Structure–Performance Relationships in Anthraquinone-Disulfonate Coordination Polymers for Li-Ion and Na-Ion Battery Cathodes

Abstract

Coordination polymers (CPs) based on organic redox-active moieties offer a promising route to sustainable electrode materials for next-generation batteries. Herein, the synthesis, crystal structure determination, theoretical characterization, and electrochemical evaluation of a series of anthraquinone-disulfonate (AQDS) CPs incorporating Na+, Mg2+, and Cu2+ ions (AQDS-Na, AQDS-Mg, AQDS-Cu) as cathode materials for lithium-ion and sodium-ion storage are reported.

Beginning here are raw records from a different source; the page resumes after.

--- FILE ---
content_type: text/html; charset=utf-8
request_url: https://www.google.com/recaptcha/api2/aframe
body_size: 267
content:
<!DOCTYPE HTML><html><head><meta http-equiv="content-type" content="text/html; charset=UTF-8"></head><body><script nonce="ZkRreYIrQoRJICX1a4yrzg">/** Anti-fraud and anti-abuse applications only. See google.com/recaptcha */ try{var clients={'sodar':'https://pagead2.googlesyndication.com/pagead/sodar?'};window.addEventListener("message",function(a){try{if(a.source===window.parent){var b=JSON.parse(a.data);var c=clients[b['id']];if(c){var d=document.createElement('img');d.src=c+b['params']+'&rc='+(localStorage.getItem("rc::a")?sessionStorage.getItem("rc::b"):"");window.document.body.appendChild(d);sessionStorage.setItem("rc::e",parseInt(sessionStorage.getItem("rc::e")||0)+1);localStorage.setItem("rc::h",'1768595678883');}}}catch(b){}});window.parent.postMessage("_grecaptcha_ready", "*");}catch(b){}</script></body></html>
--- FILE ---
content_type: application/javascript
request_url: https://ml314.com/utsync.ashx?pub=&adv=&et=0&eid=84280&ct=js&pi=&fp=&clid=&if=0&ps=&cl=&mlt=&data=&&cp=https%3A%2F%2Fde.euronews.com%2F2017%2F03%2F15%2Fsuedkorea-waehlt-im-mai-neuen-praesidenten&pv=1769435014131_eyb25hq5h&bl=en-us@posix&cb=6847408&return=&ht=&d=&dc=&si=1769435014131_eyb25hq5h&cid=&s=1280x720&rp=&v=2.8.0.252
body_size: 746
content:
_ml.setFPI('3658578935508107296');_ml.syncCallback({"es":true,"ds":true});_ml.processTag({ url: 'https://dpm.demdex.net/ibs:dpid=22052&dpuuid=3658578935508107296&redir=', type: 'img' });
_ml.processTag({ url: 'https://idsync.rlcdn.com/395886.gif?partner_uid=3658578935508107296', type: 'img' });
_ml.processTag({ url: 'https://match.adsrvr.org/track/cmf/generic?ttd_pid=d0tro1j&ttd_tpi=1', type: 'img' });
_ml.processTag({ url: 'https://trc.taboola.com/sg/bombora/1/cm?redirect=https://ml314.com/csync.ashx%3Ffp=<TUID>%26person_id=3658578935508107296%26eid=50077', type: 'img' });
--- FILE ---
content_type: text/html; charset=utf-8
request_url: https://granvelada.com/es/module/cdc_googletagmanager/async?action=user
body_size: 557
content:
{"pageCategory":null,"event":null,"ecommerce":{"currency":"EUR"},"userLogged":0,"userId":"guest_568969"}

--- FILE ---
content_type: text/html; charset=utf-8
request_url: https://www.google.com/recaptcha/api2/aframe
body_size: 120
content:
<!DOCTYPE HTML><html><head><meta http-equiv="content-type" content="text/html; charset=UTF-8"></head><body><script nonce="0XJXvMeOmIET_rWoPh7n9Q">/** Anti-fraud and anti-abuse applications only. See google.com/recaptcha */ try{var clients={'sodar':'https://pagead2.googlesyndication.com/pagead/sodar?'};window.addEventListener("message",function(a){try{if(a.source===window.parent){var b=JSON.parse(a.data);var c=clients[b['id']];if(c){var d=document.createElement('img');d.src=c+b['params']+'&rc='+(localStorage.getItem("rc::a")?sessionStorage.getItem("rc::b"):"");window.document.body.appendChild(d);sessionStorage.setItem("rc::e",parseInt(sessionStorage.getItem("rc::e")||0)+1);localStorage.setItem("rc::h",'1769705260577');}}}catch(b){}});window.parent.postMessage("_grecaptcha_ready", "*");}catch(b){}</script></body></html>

Single-crystal X-ray diffraction reveals that AQDS-Na adopts a 3D framework, while AQDS-Mg and AQDS-Cu form 2D layered structures with coordinated water molecules. These structural differences significantly influence the electrochemical performance. For Li-ion storage, AQDS-Na delivers an initial capacity of 120 mAh g−1, while AQDS-Mg and AQDS-Cu show lower initial capacities (95 mAh g−1 and 106 mAh g−1, respectively) and faster fading. For Na-ion storage, the performance divergence is even more pronounced: AQDS-Na achieves a stable capacity of 91 mAh g−1 after 100 cycles, while AQDS-Mg and AQDS-Cu suffer from significant capacity loss (47 and 18 mAh g−1 after 100 cycles, respectively), attributed to the presence of coordinated water molecules in the 2D frameworks. This study highlights the importance of structural dimensionality and coordination environment in designing high-performance cathode materials for battery systems.